The right of a public corporation to freedom of speech, does not equate in any way to the right of a public corporation to freedom of religion.

It is a violation of the 1st Amendment for the SCOTUS to endorse the religious beliefs of any person irrespective of whether or not that is an individual or a corporation.

This would only be the case if the rigged up some kind of ad hoc exclusion. If, instead, they strike down the contraception mandate, for everyone, it's a moot concern.
 
Religious beliefs and devotions are formed in the “minds and hearts of individuals,” so said a recent court ruling.

How far can a fictitious entity that is invisible, intangible, existing only in contemplation of law and formed to create profits for it's shareholders go in exercising it's Freedom of Religion?
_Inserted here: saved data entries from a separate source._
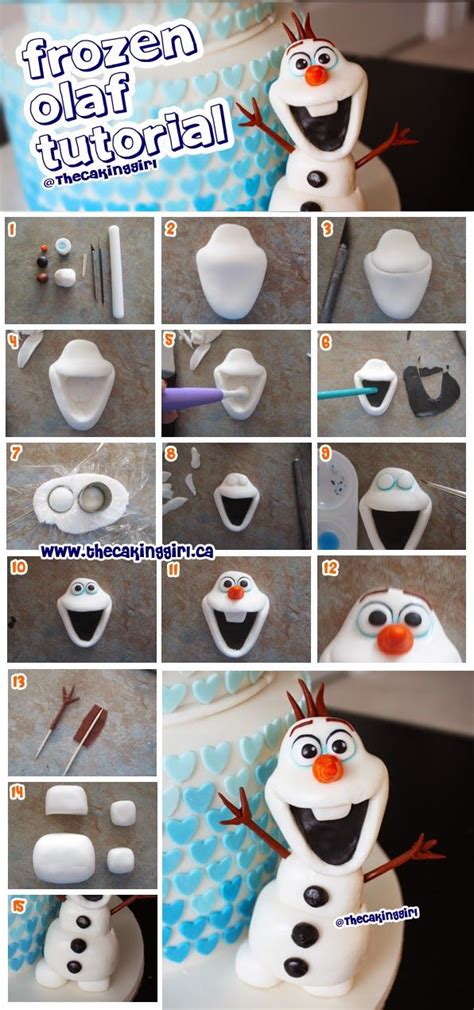 frozen olaf tutorial
@Thecakinggirl

1

2

3

4

5

6

7

8

9

www.thecakinggirl.ca

10

11

12

13

14

15

@Thecakinggirl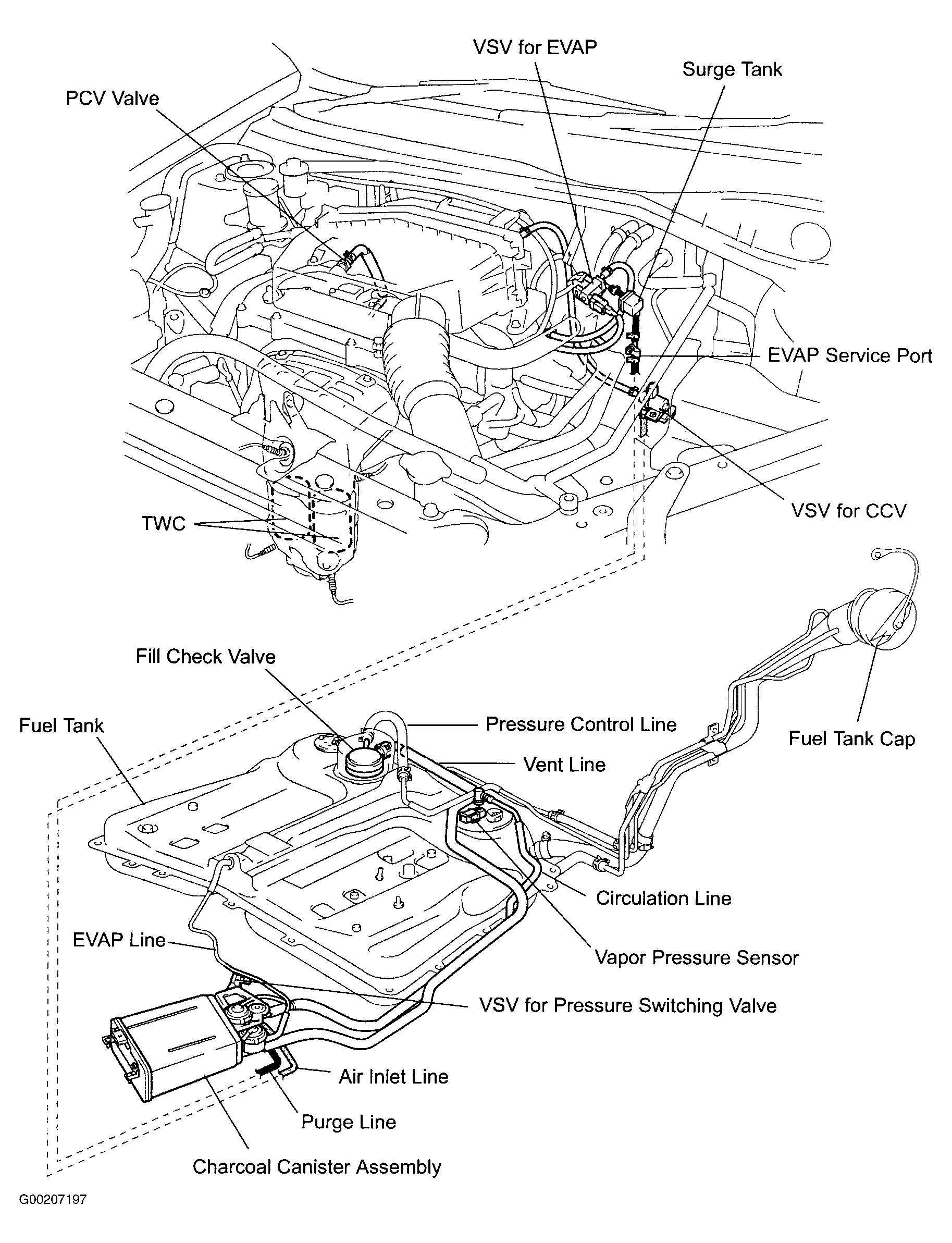 VSV for EVAP

Surge Tank

PCV Valve

EVAP Service Port

VSV for CCV

TWC

Fill Check Valve

Fuel Tank

Pressure Control Line

Vent Line

Fuel Tank Cap

Circulation Line

EVAP Line

Vapor Pressure Sensor

VSV for Pressure Switching Valve

Air Inlet Line

Purge Line

Charcoal Canister Assembly

G00207197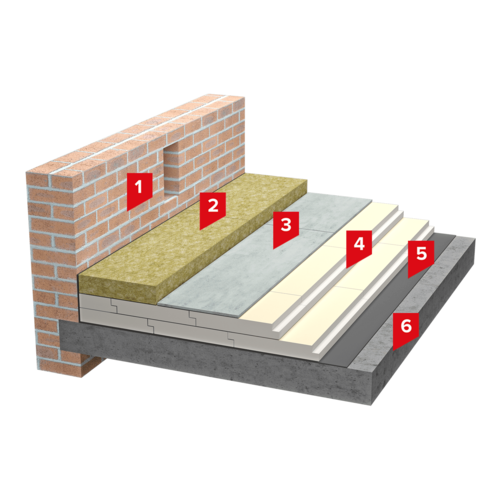 1
2
3
4
5
6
All the way, just as if it were a flesh and blood, mind and heart individual?

Except it's not a "fictitious entity". Corporations exist . . . and they are owned and run and staffed by individual human beings, who have every right to make decisions and choices about how they guide that corporation according to the same beliefs they use in their personal lives.
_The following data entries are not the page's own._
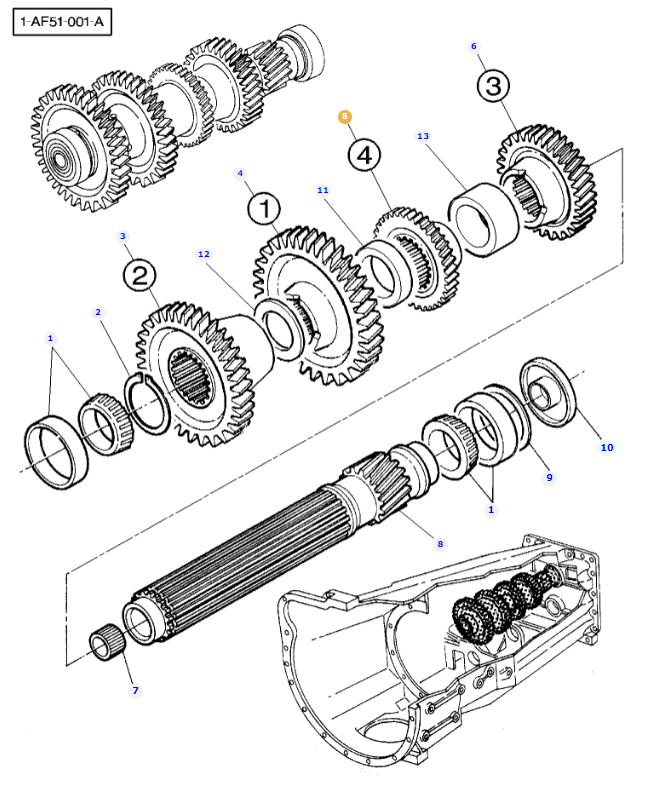 1-AF51-001-A

6
3
5
4
13
4
1
11
3
2
12
2
1
10
9
1
8
7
Corporations are "fictitious persons" therefore they are not entitled to the same rights as flesh and blood people.

If the SCOTUS declares that a corporation has the right to exercise a religious belief then why can't a corporation have the right to vote?

How many corporations would then be created that could then swing a close election? Would you be happy to discover that your congressional representative had lost their seat in November because someone from the opposite party registered a couple of thousand corporations and used those votes to beat your representative?
 
Not true. A commonly held corporation, meaning an entity that is owned primrily by the public at large, is amoral and non religious, for the simple reason that it is an inanimate object, with no ability to reason or believe. All of the persons working at a public corporation are employees of that corportation, including the CEO and the board of directors. The employer is an everchanging collection of stockholders, few of which have any say in the operation of the corporation.
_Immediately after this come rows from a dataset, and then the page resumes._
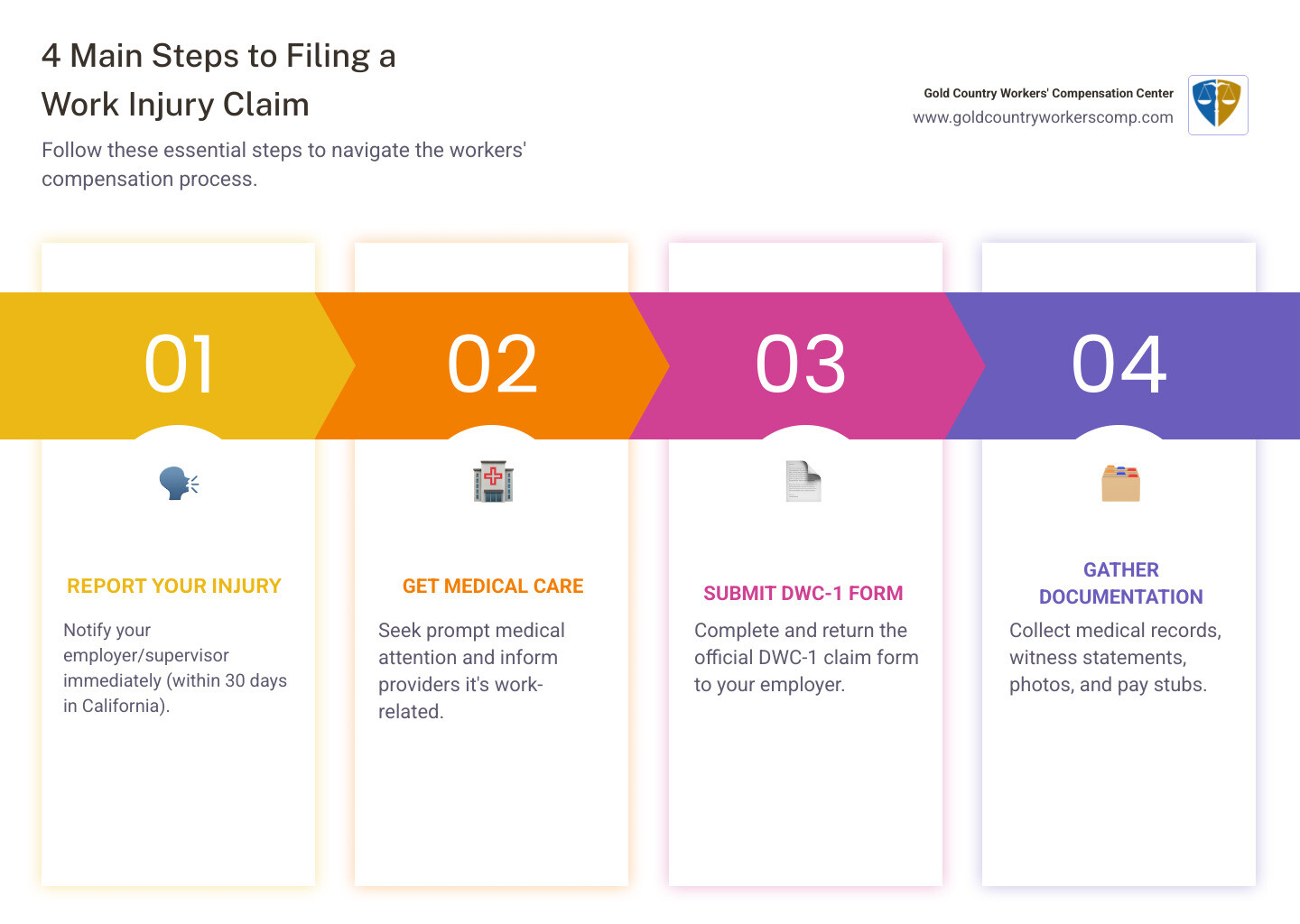 4 Main Steps to Filing a Work Injury Claim

Follow these essential steps to navigate the workers' compensation process.

Gold Country Workers' Compensation Center
www.goldcountryworkerscomp.com

01

REPORT YOUR INJURY

Notify your employer/supervisor immediately (within 30 days in California).

02

GET MEDICAL CARE

Seek prompt medical attention and inform providers it's work-related.

03

SUBMIT DWC-1 FORM

Complete and return the official DWC-1 claim form to your employer.

04

GATHER DOCUMENTATION

Collect medical records, witness statements, photos, and pay stubs.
However, there are corporations which are owned by a single individual, a family, or a small group of like minded individuals. These corporations can, and often do, exhibit the morality and the religious beliefs of the private owners, just like any other individual business owner or partnership. Hobby Lobby and the Green family fall into this group, and that is what the court is debating.

The right of a public corporation to freedom of speech, does not equate in any way to the right of a public corporation to freedom of religion.

It is a violation of the 1st Amendment for the SCOTUS to endorse the religious beliefs of any person irrespective of whether or not that is an individual or a corporation.

This would only be the case if the rigged up some kind of ad hoc exclusion. If, instead, they strike down the contraception mandate, for everyone, it's a moot concern.

So every woman must be denied a healthcare benefit because of the religious beliefs of a few? That makes the SCOTUS decision an endorsement of religion which will be derided in Law Schools for centuries to come. Roberts has already demonstrated that he doesn't want that kind of record for "his court". I don't see him going that route.
 
It is a violation of the 1st Amendment for the SCOTUS to endorse the religious beliefs of any person irrespective of whether or not that is an individual or a corporation.

This would only be the case if the rigged up some kind of ad hoc exclusion. If, instead, they strike down the contraception mandate, for everyone, it's a moot concern.

So every woman must be denied a healthcare benefit because of the religious beliefs of a few?

What? No. Where did you get that out of my post?